Dos guardias jóvenes, vestidos con ropas de paisano, se disponen a marcharse en un viejo Seat 1430. Están libres de servicio y van a darse una vuelta, a tomar unas cervezas. Bajo los chaquetones llevan las pistolas con una bala en la recámara listas para disparar.

—Mire usted. Hay que salir de vez en cuando, obligarse a sí mismo a hacer ciertas cosas, porque si no, puede terminar uno mal de la cabeza, viendo asesinos por todas partes. Los jóvenes, como esos dos, solteros, salen más que nosotros los casados. Es normal, porque ellos se aburren mucho aquí dentro. En las ciudades grandes es más fácil salir y camuflarse entre la gente, yendo a donde nadie lo conoce a uno. En sitios pequeños, como éste, lo mejor es irse a otros pueblos, donde tu cara no le suene a nadie. No ya sólo por el riesgo que puedan correr los guardias, sino porque vas a menudo a un mismo sitio, a un restaurante o a un bar en el que el dueño no te demuestra hostilidad y terminas por comprometerle. En otros sitios, donde los puestos son pequeños y no caben todos, los solteros lo pasan mal, porque tienen que buscar pisos de alquiler, y nadie quiere alquilarle nada a un guardia civil o a un policía nacional. Así que cuando encuentran una casa se meten dentro cuatro o cinco, se preparan ellos las comidas y viven así, ayudándose los unos a los otros. ¿Novias vascas? Bueno, a veces. Pero las chicas que salen con guardias solteros corren riesgos, desde luego. Los vecinos las miran mal, y ha habido incidentes, muchos. No es que las chicas tengan nada, por lo general, contra uno por ser guardia, pero allí en donde las conocen se andan con mucho ojo. En las grandes ciudades es diferente. Vas a una discoteca, nadie te conoce, nadie pregunta nada. Y si se enteran de que eres guardia civil, a menudo les da igual. Pero en sitios como B. la cosa es distinta. No bailan contigo ni amarradas. Sin embargo, eso no es obstáculo para que muchos de nuestros chicos se echen novia en el País Vasco e incluso se casen.

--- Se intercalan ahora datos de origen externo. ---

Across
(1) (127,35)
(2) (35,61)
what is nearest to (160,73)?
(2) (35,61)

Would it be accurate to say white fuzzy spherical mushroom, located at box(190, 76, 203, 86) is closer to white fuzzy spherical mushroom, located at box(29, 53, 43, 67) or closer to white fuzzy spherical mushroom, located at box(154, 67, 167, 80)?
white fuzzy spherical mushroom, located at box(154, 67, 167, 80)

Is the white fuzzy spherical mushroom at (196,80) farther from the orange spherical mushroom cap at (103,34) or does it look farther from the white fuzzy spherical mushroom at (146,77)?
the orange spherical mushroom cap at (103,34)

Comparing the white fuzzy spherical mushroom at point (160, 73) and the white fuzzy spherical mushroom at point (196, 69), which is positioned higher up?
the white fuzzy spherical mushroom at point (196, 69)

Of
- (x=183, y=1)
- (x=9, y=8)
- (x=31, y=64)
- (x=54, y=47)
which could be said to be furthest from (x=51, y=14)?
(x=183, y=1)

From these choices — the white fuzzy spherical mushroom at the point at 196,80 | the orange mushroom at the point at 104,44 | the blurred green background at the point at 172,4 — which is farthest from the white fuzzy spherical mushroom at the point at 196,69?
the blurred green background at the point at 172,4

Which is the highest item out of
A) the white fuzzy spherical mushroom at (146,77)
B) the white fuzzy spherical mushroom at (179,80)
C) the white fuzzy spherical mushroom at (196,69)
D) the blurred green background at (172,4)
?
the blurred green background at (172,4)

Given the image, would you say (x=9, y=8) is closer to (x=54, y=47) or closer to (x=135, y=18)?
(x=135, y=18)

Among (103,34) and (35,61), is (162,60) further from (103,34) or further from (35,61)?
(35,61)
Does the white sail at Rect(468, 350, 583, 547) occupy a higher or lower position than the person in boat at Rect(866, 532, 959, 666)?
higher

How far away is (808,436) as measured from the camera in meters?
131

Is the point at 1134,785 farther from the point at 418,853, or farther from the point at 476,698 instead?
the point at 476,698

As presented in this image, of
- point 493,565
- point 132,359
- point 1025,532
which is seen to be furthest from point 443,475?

En la pared un viejo reloj desgrana los minutos con monotonía. La lluvia sigue golpeando en la ventana, y el centinela sigue inmóvil en la puerta, observando el camino. Junto a la estufa de butano, los niños recitan los nombres de los cabos y golfos de Europa, corregidos de vez en cuando por la voz paciente del cabo S. Frente al televisor, las mujeres de los que están fuera miran la pantalla sin prestar atención a las imágenes, atentas a los pasos que señale el regreso de sus hombres. Es un día como cualquier otro, como lo fue ayer, como lo será mañana. El sargento F. moja los bigotes en el vaso de vino y guiña un ojo.

—Se lo digo yo, señor periodista. Como en aquello de John Wayne, pero con más moral que el Alcoyano.